6 points, SCA Band 3, 0.125 EFTSL
Postgraduate - Unit
Refer to the specific census and withdrawal dates for the semester(s) in which this unit is offered.
Not offered in 2017
This unit will provide an overview of the obligations under international law to provide protection to trade marks and a comparison of selected, key aspects of trade mark protection in Australia, the United States and the EU. Consequently, in relation to international law, it will examine the trade mark aspects of the TRIPS agreement (including consideration of geographical indications) and the Uniform Dispute Resolution Policy of ICANN relating to domain names. To a lesser extent, the unit will deal with the Paris Convention for the Protection of Industrial Property and the Madrid Protocol relating to multiple filings of trade mark applications. Selected, key aspects of comparison will include issues such as jurisdiction specific approaches to ownership, the requirements for registrability of trade marks such as shape trade marks and the different approaches to infringement, including dilution of trade marks and parallel importing. Other topics may include the registration and control of domain names. It is likely that, in light of Australian legislation and WTO challenges, the unit will also critically examine the arguments of the tobacco industry that international trade mark obligations prevent the implementation of plain packaging of cigarettes.

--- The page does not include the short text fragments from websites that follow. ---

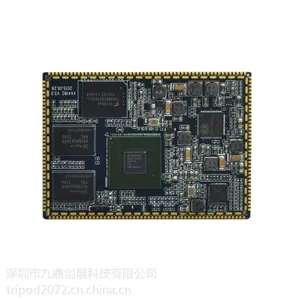 基于三星S5P6818为A53?八核的九鼎创展S5P6818核心板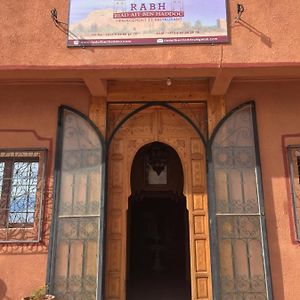 Riad Ait Ben Haddou Hotell Exterior photo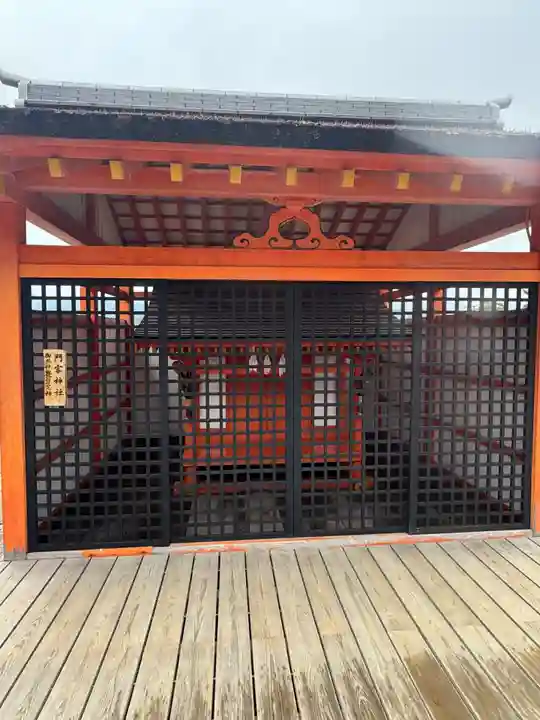 厳島神社(広島県)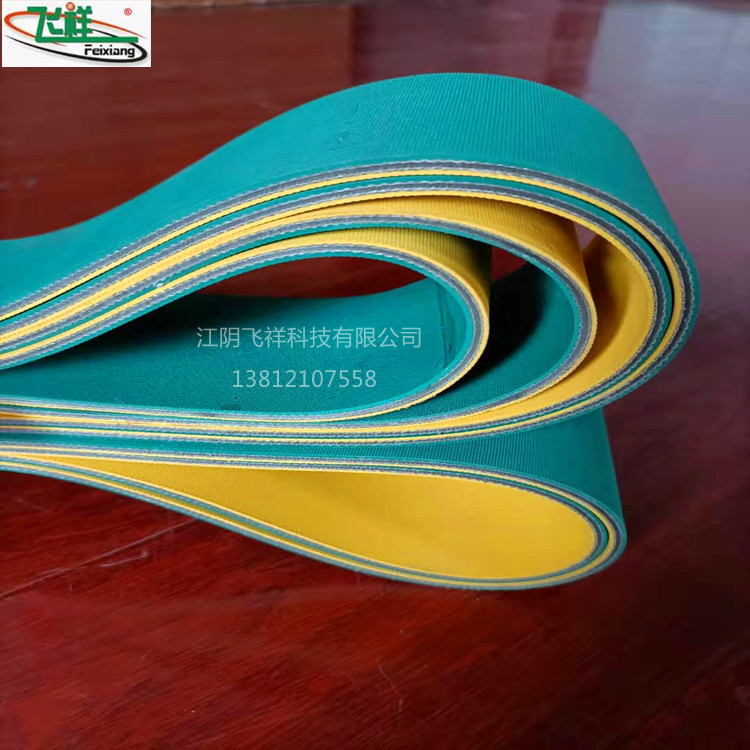 供应黄绿色尼龙片基带 高速片基带传动带工业皮带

On completion of this subject, students will be able to:
- Apply knowledge and understanding of the law relating to trademarks both internationally and in relation to selected jurisdictions, notably, Australia, the United Kingdom and the United State, demonstrating sophisticated awareness of the theoretical and policy concerns underpinning key areas of international and comparative trademark law;
- Investigate, analyse and synthesise complex information concerning the application of selected areas of trademark law, both internationally as manifested in the major international treaties of TRIPS and the Paris Convention and in the selected jurisdictions;
- Conduct research into issues relating to the application of comparative law and policy to trademark law; and
- Use cognitive, technical and creative skills to solve complex problems relating to trademark law and policy.
Attendance requirement: students who fail to attend at least 80% of the classes in this unit (ie who miss 3 or more classes) will receive a result of 0 N for the unit. Students who are unable to meet this requirement due to severe illness or other exceptional circumstances must make an application for in-semester special consideration with supporting documentation.
- Class participation: 10%
- One assignment (750 words): 10%
- One research assignment (6000 words): 80%
Students will be required to attend 36 hours of seminars, and undertake approximately an additional 108 hours of private study, including reading, class preparation, assignment preparation and revision time over the duration of the course.